The acquittal of Kirinyaga Governor Anne Waiguru of impeachment charges by the Senate has given critics of President Uhuru Kenyatta new ammunition to attack his legacy agenda and the government’s resolve to fight corruption.
Governor Waiguru, a former powerful Cabinet minister perceived to be close to President Kenyatta, survived the two-day impeachment trial after an 11-member Senate Committee ruled that the county assembly—her accusers—had failed to prove any of the charges against the governor.
In her final remarks before the Senate Committee on June 24, Ms Waiguru sought to link her impeachment to political proxy wars because of her loyalty to President Kenyatta and support for his constitutional reforms agenda under the Building Bridges Initiative (BBI).

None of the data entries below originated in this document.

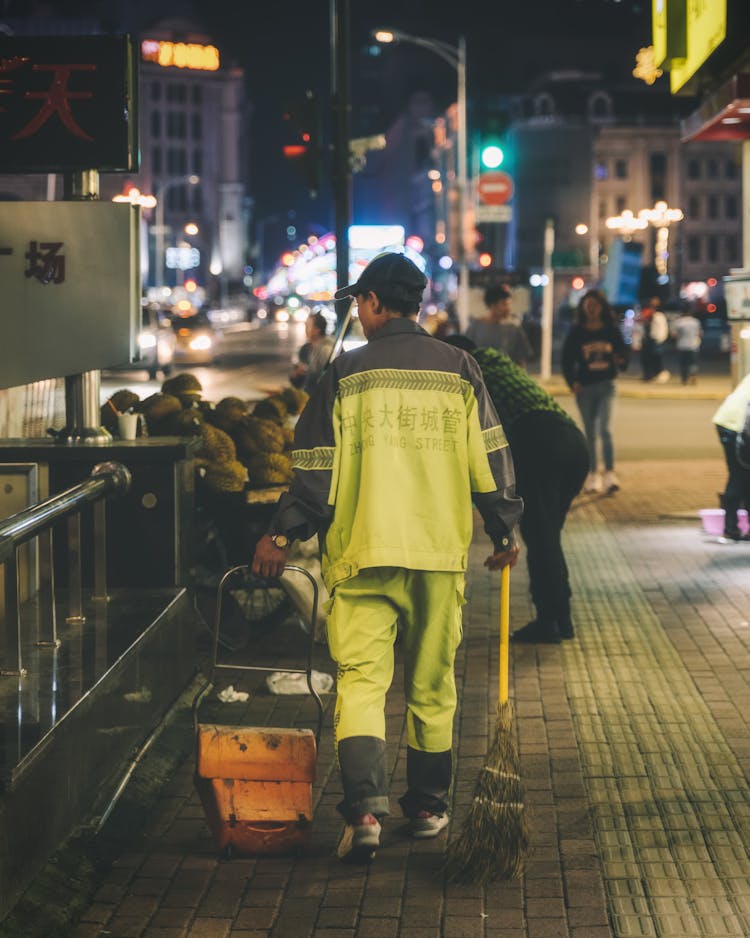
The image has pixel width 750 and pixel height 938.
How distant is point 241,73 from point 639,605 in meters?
166

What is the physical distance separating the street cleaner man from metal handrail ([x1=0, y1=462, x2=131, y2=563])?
0.73 m

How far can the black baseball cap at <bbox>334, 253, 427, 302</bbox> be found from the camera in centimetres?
501

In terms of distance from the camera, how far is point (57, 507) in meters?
5.19

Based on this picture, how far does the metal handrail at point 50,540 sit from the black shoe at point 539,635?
8.82 ft

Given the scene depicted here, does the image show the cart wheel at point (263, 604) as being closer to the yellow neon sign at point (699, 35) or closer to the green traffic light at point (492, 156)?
the yellow neon sign at point (699, 35)

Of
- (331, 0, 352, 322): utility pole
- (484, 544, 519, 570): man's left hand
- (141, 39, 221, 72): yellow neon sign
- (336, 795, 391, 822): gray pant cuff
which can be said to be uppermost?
(141, 39, 221, 72): yellow neon sign

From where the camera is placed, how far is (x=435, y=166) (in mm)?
128250

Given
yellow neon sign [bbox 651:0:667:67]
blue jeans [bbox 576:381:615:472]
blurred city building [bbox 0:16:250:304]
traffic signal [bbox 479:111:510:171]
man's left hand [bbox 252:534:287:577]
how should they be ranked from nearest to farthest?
man's left hand [bbox 252:534:287:577], yellow neon sign [bbox 651:0:667:67], blue jeans [bbox 576:381:615:472], traffic signal [bbox 479:111:510:171], blurred city building [bbox 0:16:250:304]

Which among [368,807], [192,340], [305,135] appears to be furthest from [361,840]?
[192,340]

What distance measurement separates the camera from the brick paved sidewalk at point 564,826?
4418mm

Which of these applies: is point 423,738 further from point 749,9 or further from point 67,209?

But Ms Waiguru’s acquittal, coming weeks after President Kenyatta orchestrated changes to the ruling Jubilee Coalition’s leadership in parliament and senate, has entrenched the perceptions that a friendly committee had been set up to undertake a whitewash for political reasons regardless of the validity of allegations of corruption and abuse of office.
The pro-Ruto camp in the senate opposed the establishment of a committee to handle the impeachment against Ms Waiguru, arguing for a plenary hearing similar to the one that removed former Kiambu governor Ferdinand Waititu from office in January.